--- Start ---

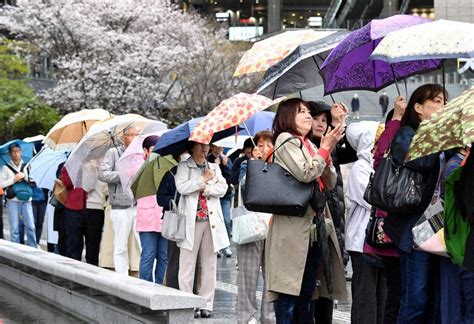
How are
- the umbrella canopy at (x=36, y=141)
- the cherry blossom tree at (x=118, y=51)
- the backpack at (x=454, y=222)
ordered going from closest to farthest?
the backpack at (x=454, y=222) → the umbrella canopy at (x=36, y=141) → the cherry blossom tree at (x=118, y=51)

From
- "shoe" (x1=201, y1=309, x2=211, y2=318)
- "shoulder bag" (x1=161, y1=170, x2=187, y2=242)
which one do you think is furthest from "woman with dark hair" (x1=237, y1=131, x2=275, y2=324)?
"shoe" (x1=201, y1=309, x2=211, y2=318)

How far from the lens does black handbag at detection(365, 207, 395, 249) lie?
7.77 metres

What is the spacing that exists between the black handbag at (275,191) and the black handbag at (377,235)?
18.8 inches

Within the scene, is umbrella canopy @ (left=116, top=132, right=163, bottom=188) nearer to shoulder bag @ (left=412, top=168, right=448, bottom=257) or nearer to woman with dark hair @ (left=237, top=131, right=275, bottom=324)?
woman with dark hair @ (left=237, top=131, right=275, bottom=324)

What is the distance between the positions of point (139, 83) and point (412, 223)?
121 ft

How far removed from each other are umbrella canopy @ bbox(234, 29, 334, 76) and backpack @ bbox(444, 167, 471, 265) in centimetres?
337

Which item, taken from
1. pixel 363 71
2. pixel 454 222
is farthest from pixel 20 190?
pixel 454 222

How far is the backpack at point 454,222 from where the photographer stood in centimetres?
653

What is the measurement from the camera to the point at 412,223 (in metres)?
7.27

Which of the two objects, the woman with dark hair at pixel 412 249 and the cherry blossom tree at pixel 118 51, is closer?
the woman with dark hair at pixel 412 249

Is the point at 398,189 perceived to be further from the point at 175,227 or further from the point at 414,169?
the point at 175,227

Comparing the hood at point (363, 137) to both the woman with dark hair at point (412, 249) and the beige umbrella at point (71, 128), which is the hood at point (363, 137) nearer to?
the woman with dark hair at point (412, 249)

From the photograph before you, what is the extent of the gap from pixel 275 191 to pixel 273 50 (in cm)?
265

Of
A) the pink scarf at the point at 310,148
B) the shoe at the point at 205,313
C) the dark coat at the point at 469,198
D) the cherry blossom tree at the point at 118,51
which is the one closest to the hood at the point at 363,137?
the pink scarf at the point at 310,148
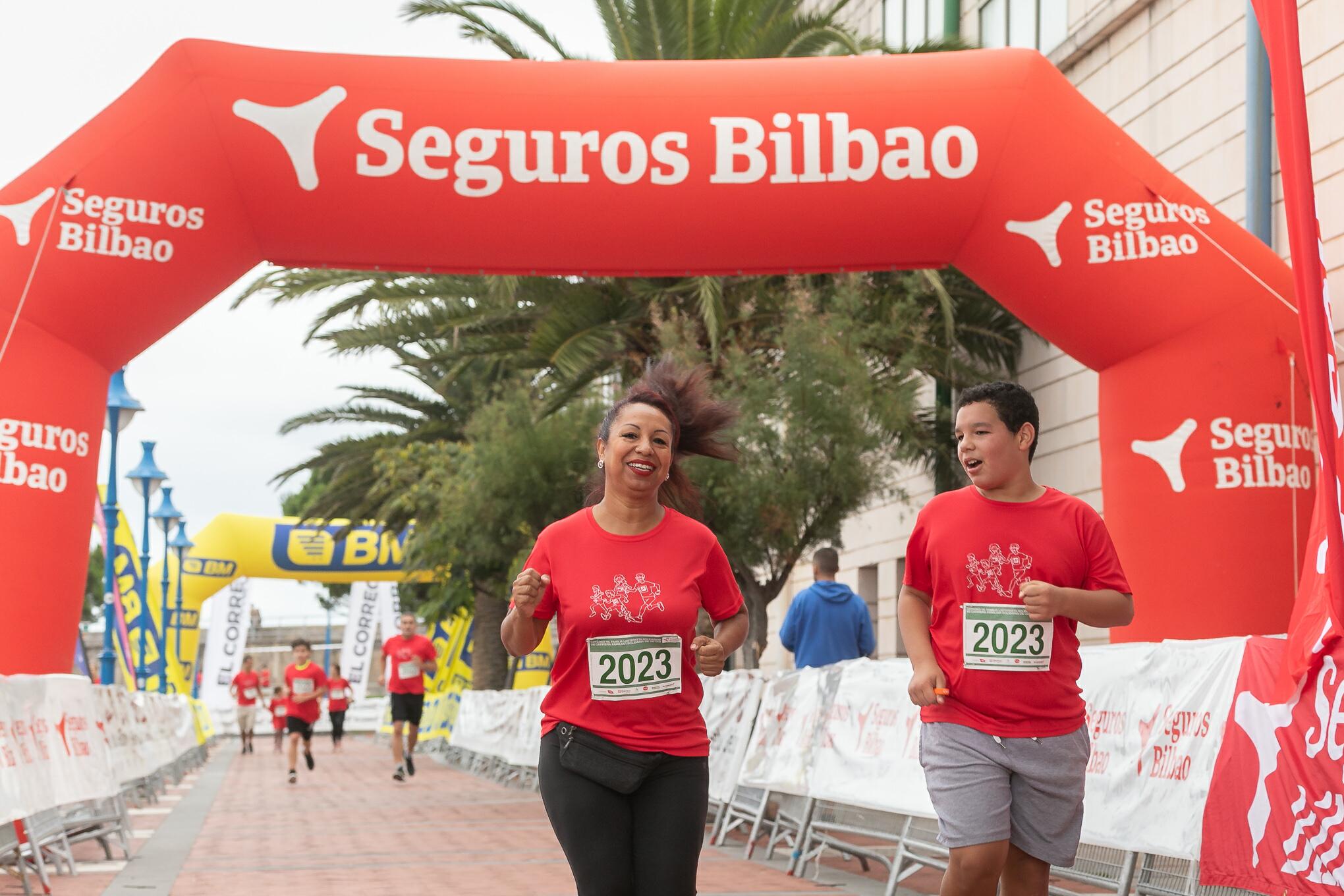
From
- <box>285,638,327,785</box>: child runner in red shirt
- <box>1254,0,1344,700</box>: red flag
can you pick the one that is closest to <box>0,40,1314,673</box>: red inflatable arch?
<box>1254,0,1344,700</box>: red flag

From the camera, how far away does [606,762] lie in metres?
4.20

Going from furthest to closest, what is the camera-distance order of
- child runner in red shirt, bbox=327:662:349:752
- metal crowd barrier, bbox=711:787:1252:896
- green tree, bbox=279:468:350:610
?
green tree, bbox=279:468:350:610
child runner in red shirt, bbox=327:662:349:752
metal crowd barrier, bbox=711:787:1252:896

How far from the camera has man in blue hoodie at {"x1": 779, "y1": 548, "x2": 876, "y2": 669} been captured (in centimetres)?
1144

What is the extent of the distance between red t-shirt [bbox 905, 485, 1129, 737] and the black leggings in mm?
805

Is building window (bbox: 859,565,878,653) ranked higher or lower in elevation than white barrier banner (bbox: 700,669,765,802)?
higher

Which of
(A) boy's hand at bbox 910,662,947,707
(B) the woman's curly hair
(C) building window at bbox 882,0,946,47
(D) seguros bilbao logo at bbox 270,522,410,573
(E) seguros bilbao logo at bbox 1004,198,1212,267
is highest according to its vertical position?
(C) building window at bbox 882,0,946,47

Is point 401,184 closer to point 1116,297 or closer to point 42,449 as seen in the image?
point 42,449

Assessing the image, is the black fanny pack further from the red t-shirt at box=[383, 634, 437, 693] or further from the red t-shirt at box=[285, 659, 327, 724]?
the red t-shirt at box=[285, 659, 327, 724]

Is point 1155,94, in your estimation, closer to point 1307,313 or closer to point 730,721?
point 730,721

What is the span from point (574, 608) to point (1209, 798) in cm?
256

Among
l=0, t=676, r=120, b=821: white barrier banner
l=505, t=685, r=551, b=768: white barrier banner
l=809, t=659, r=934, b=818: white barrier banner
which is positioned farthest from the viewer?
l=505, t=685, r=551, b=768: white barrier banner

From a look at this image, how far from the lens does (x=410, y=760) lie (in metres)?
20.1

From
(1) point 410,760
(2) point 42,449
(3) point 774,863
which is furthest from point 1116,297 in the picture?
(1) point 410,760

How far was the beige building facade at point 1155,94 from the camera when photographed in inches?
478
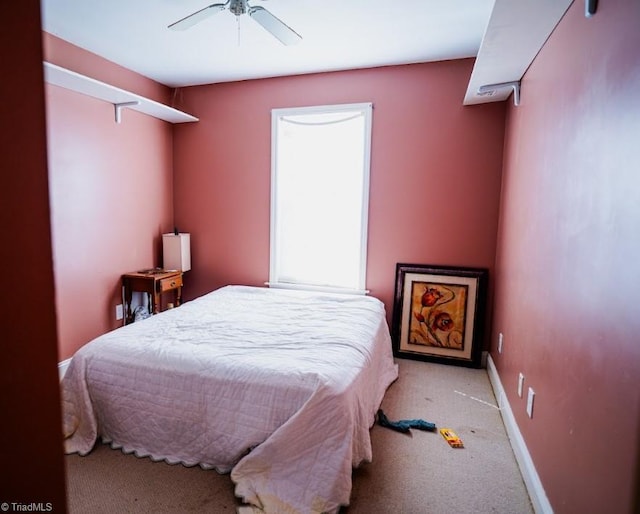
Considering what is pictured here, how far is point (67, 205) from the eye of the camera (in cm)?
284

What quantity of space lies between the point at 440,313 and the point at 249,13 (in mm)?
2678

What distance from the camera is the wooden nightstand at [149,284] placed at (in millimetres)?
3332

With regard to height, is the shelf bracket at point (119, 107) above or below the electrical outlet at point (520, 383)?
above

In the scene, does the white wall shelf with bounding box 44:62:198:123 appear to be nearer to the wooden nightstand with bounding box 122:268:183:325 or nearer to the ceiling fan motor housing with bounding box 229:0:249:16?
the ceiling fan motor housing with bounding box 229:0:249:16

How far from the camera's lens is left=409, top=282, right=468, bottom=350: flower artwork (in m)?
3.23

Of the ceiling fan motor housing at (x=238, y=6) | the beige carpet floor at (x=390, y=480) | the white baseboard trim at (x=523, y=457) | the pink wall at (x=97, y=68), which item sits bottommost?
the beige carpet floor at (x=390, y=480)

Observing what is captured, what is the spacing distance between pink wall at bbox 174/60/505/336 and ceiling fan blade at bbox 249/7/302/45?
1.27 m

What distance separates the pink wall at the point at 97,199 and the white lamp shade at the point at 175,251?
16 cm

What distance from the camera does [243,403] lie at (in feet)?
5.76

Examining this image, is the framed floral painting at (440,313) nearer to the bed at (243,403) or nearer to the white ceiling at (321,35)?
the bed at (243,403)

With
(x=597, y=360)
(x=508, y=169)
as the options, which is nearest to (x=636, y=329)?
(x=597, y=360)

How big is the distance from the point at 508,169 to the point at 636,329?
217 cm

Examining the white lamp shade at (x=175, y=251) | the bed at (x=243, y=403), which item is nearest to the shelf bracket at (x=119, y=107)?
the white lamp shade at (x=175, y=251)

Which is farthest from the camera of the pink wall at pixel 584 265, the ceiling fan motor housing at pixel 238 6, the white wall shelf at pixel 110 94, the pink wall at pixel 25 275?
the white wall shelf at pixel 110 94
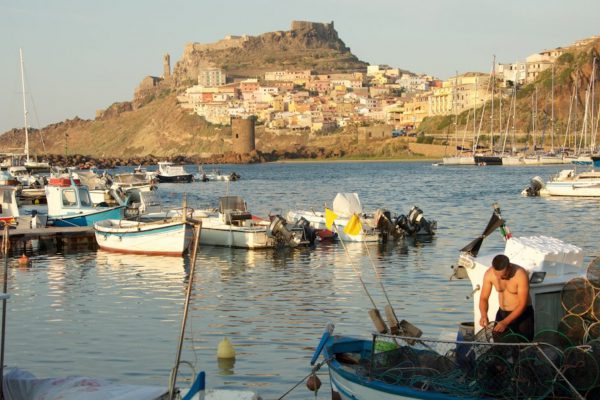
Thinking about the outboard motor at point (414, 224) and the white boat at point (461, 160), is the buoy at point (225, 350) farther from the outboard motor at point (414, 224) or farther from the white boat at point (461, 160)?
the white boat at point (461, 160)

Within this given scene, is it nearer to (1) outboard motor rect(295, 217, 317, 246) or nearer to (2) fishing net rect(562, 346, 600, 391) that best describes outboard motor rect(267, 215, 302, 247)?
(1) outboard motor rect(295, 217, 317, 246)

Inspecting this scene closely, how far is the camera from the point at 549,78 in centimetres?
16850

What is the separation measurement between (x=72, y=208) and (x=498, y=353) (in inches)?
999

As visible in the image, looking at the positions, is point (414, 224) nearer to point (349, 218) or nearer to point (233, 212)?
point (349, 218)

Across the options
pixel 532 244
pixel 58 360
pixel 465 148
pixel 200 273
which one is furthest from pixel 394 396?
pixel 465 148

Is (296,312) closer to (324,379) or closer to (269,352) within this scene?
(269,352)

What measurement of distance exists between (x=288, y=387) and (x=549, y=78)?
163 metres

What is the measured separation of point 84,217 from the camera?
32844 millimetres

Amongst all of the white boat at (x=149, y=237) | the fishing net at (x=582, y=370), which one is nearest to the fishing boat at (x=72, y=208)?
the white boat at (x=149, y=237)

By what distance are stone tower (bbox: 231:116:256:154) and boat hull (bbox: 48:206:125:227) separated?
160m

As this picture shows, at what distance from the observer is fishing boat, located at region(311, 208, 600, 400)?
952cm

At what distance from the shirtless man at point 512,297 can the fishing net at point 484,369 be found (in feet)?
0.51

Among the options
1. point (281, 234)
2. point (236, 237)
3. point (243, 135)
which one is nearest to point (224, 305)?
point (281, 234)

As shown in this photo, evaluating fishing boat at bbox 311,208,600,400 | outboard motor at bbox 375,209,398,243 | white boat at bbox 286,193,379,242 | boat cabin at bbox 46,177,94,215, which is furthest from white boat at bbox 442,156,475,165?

--- End ---

STATED GOAL:
Please copy out the rows from the line with "Amongst all of" through the end of the rows, keeping every character the same.

TASK OUTPUT:
Amongst all of the white boat at (x=149, y=237) | the fishing net at (x=582, y=370), which one is nearest to the fishing boat at (x=72, y=208)?
the white boat at (x=149, y=237)

By what distance are stone tower (bbox: 231:116:256:154) and boat hull (bbox: 48:206:125:227) separated?
160m

As this picture shows, at what distance from the observer is fishing boat, located at region(311, 208, 600, 400)?
952cm

At what distance from the shirtless man at point 512,297 can the fishing net at point 484,369 be found (in feet)?
0.51

Among the options
1. point (281, 234)
2. point (236, 237)
3. point (243, 135)
which one is nearest to point (224, 305)?
point (281, 234)

As shown in this photo, evaluating fishing boat at bbox 311,208,600,400 | outboard motor at bbox 375,209,398,243 | white boat at bbox 286,193,379,242 | boat cabin at bbox 46,177,94,215, which is furthest from white boat at bbox 442,156,475,165?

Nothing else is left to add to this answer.